Document extract:
════════

The survey was programmed and presented using Qualtrics. The demographic information recorded additionally included participants’ nationality. We also included a filter question in an attempt to limit responses of participants from WEIRD countries. As in Study 2, we also included the ICS (Triandis & Gelfand, 2011), and MLQ (Steger et al., 2008). The reliabilities for the four subscales of the ICS are as follows: VC, α = .80; VI, α = .72; HC, α = .76; HI, α = .80. The reliabilities for the subscales of the MLQ are as follows: MLQ: Presence, α = .90; MLQ: Search, α = .81. The entire study lasted 20–25 minutes.

Results

Judgments of the scenarios

The proportion of wrong, neutral, and OK, judgments for each scenario are displayed in Table 1. Table 2 displays descriptive statistics for judgment, confidence, and changed-mind ratings, while Table 3 displays results for the postdiscussion questionnaire.

════════

[Stored records]
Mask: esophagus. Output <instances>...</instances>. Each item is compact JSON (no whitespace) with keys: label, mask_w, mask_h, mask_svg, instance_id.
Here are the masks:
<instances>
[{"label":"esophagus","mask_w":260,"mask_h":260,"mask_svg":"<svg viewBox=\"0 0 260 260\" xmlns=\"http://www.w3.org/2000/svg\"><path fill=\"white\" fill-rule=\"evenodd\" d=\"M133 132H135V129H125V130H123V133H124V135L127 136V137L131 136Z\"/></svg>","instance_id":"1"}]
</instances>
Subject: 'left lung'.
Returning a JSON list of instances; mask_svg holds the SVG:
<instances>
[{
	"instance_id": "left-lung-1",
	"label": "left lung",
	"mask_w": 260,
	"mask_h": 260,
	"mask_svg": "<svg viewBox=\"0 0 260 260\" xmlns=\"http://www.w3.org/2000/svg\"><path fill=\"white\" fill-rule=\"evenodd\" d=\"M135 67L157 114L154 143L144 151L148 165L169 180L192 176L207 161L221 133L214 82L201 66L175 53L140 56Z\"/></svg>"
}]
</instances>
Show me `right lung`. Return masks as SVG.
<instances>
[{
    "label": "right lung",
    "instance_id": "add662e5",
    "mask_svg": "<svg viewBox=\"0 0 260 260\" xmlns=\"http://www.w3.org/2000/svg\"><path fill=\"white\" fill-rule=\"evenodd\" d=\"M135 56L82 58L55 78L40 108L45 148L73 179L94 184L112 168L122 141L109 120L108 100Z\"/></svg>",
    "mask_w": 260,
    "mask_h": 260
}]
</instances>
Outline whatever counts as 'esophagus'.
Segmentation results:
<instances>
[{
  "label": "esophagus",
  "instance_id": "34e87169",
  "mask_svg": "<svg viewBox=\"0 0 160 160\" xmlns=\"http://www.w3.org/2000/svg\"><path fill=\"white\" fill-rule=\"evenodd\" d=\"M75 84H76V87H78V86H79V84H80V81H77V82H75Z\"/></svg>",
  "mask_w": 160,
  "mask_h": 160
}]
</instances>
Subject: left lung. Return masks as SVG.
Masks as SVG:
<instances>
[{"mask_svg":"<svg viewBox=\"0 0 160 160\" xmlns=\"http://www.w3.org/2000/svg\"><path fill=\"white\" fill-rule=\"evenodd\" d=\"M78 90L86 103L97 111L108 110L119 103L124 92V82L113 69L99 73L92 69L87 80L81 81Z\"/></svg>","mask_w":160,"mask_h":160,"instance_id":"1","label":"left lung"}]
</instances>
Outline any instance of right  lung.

════════

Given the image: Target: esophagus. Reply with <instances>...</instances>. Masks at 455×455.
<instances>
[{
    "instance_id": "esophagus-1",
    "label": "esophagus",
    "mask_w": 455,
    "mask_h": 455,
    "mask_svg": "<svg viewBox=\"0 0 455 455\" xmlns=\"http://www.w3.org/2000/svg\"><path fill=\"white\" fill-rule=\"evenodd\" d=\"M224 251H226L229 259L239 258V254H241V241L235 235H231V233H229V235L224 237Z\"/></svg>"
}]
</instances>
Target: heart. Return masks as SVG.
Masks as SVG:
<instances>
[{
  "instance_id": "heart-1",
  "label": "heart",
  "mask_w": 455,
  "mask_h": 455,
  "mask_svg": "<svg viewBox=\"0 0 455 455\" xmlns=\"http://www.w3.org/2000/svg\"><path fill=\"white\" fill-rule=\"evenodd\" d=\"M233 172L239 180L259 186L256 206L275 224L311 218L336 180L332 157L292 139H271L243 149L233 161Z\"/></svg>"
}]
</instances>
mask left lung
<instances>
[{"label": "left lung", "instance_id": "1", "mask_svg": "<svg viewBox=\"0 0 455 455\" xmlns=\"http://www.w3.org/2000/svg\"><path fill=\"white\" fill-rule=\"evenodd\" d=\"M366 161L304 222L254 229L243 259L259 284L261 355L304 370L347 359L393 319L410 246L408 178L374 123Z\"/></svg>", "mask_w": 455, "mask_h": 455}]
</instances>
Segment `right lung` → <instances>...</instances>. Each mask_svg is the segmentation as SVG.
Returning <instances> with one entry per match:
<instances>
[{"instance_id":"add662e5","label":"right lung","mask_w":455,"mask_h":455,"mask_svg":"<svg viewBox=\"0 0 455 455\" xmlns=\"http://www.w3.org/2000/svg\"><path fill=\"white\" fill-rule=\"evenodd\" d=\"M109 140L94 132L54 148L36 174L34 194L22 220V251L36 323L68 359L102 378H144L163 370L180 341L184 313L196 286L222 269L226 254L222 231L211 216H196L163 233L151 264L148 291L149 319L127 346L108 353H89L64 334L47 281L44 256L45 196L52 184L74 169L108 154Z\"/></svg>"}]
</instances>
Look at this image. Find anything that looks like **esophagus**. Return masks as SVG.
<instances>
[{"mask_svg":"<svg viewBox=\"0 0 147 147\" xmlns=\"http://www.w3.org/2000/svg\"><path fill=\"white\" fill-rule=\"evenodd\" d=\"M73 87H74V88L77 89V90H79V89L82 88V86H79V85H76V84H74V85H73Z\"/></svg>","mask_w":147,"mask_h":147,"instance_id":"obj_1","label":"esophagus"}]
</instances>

════════

Task description:
Answer the following from the study excerpt:
(a) What software was used to program and present the survey?
(b) What reliability is reported for the HI subscale of the ICS?
(c) Which table displays results for the postdiscussion questionnaire?

Response for this exercise:
(a) Qualtrics
(b) α = .80
(c) Table 3